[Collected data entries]
-------
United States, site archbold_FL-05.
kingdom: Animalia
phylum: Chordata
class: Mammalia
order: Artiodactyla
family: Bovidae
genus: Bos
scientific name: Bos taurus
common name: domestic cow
-------
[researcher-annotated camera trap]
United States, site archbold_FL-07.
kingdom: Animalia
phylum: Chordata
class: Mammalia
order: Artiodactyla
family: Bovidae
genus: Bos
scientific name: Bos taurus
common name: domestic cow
-------
Using the data above, count the lines where "site" appears. Reply with the number only.

2